Proseguono le attività di educazione ambientale promosse da Sei Toscana nei comuni della Toscana del sud. Ha preso ufficialmente il via il progetto di raccolta differenziata in classe al liceo “Galileo Galilei” di Siena. Nelle scorse settimane l’istituto senese (primo in città a muoversi in questa direzione) ha chiesto all’amministrazione cittadina e a Sei Toscana la possibilità di dotarsi di contenitori per la raccolta differenziata in classe. Un’iniziativa richiesta in primis dagli stessi studenti e che ha avuto subito un riscontro positivo da parte di Comune e gestore. Una collaborazione virtuosa che ha permesso di dotare ognuna delle quaranta classi dell’istituto (per un totale di circa 850 studenti coinvolti) con due contenitori: uno per la raccolta del multimateriale (imballaggi in vetro, alluminio, tetrapak e plastica) e uno per la raccolta di carta e cartone.

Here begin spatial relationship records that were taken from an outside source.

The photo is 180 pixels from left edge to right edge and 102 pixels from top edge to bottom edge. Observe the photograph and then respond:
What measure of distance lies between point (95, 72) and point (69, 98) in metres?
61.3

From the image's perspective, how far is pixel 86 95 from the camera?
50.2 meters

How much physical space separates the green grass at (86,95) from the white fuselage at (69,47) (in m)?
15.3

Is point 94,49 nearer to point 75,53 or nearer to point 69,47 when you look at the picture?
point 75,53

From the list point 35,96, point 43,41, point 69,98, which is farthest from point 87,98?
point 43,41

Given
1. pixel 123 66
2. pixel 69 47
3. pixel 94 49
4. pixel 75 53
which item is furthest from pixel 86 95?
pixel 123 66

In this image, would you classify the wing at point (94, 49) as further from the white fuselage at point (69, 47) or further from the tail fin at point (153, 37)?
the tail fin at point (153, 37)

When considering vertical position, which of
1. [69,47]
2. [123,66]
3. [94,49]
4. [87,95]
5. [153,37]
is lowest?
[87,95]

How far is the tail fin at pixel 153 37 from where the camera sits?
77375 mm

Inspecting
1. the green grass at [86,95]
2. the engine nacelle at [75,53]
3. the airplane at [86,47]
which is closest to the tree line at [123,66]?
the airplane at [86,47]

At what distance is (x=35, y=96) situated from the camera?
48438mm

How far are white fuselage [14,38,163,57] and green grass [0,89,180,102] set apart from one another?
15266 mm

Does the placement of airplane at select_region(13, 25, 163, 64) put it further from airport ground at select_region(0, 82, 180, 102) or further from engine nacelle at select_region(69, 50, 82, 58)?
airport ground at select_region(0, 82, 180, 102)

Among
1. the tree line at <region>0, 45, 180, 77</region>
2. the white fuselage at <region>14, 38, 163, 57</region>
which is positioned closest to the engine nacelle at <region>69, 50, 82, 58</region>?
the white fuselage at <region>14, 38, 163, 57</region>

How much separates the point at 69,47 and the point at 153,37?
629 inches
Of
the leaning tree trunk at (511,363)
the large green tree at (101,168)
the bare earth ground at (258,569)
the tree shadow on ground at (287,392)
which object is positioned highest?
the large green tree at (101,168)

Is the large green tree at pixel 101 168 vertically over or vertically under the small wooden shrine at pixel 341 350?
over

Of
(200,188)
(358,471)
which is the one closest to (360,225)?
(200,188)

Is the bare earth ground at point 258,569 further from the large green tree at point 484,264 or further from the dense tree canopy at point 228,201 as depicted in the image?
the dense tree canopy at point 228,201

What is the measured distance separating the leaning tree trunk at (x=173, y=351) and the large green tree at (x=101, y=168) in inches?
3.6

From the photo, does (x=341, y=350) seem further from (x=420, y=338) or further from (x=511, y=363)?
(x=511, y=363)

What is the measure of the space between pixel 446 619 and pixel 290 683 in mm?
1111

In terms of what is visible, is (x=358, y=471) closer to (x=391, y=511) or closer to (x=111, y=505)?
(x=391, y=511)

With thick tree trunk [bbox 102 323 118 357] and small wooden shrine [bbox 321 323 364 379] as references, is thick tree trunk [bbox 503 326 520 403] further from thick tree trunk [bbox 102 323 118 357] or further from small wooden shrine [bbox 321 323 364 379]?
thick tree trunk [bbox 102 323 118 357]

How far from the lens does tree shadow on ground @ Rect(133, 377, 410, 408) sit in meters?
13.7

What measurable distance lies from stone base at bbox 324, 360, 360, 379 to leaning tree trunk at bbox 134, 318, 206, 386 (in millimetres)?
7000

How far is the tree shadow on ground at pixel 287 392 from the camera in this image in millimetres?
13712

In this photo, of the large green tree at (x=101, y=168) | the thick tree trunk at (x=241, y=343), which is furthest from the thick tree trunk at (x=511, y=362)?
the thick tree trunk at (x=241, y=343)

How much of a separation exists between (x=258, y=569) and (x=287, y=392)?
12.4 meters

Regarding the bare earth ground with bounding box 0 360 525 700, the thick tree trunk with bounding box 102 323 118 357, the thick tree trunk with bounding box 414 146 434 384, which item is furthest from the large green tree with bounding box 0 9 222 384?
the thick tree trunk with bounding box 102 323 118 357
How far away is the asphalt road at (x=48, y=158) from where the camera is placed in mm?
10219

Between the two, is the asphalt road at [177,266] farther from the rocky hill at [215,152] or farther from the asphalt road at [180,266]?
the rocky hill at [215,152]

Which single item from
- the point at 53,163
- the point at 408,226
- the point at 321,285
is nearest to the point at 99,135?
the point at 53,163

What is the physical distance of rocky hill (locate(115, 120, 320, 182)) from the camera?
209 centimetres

Nei giorni scorsi un tecnico di Sei Toscana ha incontrato i rappresentanti di tutte le classi dell’istituto e gli insegnanti per spiegare le corrette modalità di conferimento dei rifiuti ed avviare così il progetto. Gli operatori di Sei Toscana si occuperanno del ritiro dei materiali che saranno poi avviati a riciclo. Dunque a scuola si studia, si impara, ma si prende anche a vivere virtuosamente. “E’ un progetto che nasce dal basso, su richiesta della scuola – dice l’assessore all’ambiente del comune di Siena, Paolo Mazzini – che l’amministrazione e il gestore hanno subito condiviso, perché da sempre convinti dell’importanza delle politiche di educazione ambientale. L’obiettivo è diffondere fra i cittadini l’importanza del ciclo integrato dei rifiuti, che non è altro che un pezzo dell’economia circolare: quel percorso che parte dal reperimento della materia prima, passa per la sua trasformazione e uso e arriva al rifiuto, che può essere però recuperato e riutilizzato. I ragazzi devono capire che l’economia circolare è una questione ambientale ma anche una concreta prospettiva di lavoro. Allora il ciclo dei rifiuti deve far parte della consapevolezza dei giovani, da cui scatta oggi la sensibilizzazione”.